**TEXTO**:
----
A lo lejos, se oían los gritos de
guerra de los guerreros lituanos que, deseosos de cobrarse venganza contra los
cruzados, se acercaban.
***
En sus nuevos aposentos en el
castillo de San Jorge, en Riga, Dietrich von Gruningen meditaba sobre la
enormidad de la tarea que se le había encomendado.
Tras la noticia de la casi
completa destrucción de la Hermandad de la Espada, se temió por la seguridad de
las plazas germanas en Livonia. Todo el Obispado de Riga podía sufrir un
ataque, y no sólo desde las tierras paganas. Los daneses no habían olvidado la
rapacidad con la que los Hermanos de la Espada habían atacado sus dominios
estonios, unos años atrás. Podían aprovechar la ventaja para tomar algunas
plazas fuertes, bajo la excusa de ofrecer protección a los cristianos de la
región.
Pero con la carta del Obispo
Nicholas había llegado otra misiva, esta de Guillermo de Módena, legado papal
en tierras bálticas. Haciendo uso de su autoridad respaldada por la Santa Sede,
el legado papal había ordenado el ingreso de lo que quedaba de la Hermandad de
la Espada en la Orden Teutónica. Hermann Balk había otorgado a su segundo el
nombramiento de Ostmeister de Livonia. Necesitaría la confirmación del Gran
Maestre, pero no dudaba de que Hermann von Salza daría el visto bueno.
Así que, apenas dos días después
de conocer la noticia del desastre de la Batalla de Saule, Dietrich se había
embarcado en dirección a Riga, con dos cocas llenas de caballeros y soldados
teutones. Le acompañaba la delegación de Hermanos de la Espada, en quienes había
llegado a depositar cierta confianza.
A su llegada a Riga habían sido
saludados como salvadores por la población. Pero no había tiempo que perder. Lo
primero que Dietrich había hecho fue entrevistarse con el obispo. Lo que oyó no
le gustó demasiado. Al parecer, incluso el obispado deseaba su parte del
cadáver de la orden livonia, pues había ocupado algunos de sus castillos, por
supuesto alegando la necesidad de proteger al pueblo. Era un problema que
precisaba de una solución rápida, pero había otros más urgentes.
----
**EXTRACTO DE DATOS**:

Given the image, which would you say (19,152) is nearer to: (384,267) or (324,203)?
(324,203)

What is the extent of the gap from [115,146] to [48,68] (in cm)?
----
**TAREAS PENDIENTES**:
**1)** Según el texto sobre Dietrich von Gruningen, ¿en cuántas cocas se embarcó hacia Riga y qué llevaban?
**2)** Continúa el texto sobre Dietrich von Gruningen a partir de su última oración.
El material no interviene en nada de lo que aquí se pide.

**RESPUESTAS**:
**1)** Se embarcó en dos cocas llenas de caballeros y soldados teutones.

**2)**
El primero de los cuales era
asegurarse la lealtad de los restos de la Hermandad. Adelantándose a estas
necesidades, Guillermo de Módena había convocado a la mayoría de los komtur de
las plazas más cercanas a Riga, para que rindieran voto de obediencia a su
nuevo Ostmeister y a la orden a la que pertenecía ahora. Dada la urgencia, se
había decidido permitir que los Hermanos conservaran su propia regla y
costumbres, con tal de que juraran lealtad a la orden teutónica.
Varias de las fortalezas del
Daugava estaban casi desguarnecidas. La que se encontraba en mayor estado de
indefensión era Ascheradan, de donde venían los enviados de la embajada. El lugar
ni siquiera era una fortaleza, sino un fuerte de madera livonio. Sin otros
recursos a los que recurrir, Dietrich había nombrado al Hermano Adam nuevo
komtur de Ascheradan y le había encargado la transformación del fuerte de
madera en una robusta fortaleza de piedra.
***
Otto von Eisenburg comenzaba a
sentirse más tranquilo a cada día. Al principio, saberse vivo tras presenciar
la muerte de tantos de los suyos le había llenado de remordimientos que
atormentaban su sueño. Pesadillas sobre su huida por las marismas, evitando a
los lituanos que remataban a todo cruzado que cayese en sus manos. Había sido
espantoso, más todavía por su sentimiento de ser un cobarde, de dejar atrás a
sus hermanos de armas.
Pero había sobrevivido. Él y
otros pocos más habían alcanzado la frontera livonia y se habían dirigido a
Riga, donde llegaron tras pasar muchas penalidades, llevando consigo las
noticias sobre el desastre.
Muchos de los supervivientes
habían decidido que ya tenían bastante con la parte cumplida en la cruzada, y
abandonaron aquellas tierras. Pero Otto sabía que ya nunca podría regresar a
casa. No si quería librarse de la culpa que, lejos de haberse aliviado allí, se
agrandaba cada vez más. Así que había decidido tomar los Votos de un Hermano de
la Espada.
Se había reencontrado con el
Hermano Adam tras el regreso de este a Riga, acompañado por los caballeros
teutones que tomarían el puesto de los caídos. Otto consiguió que se le
destinara a Ascheradan, ahora bajo las órdenes del nuevo komtur.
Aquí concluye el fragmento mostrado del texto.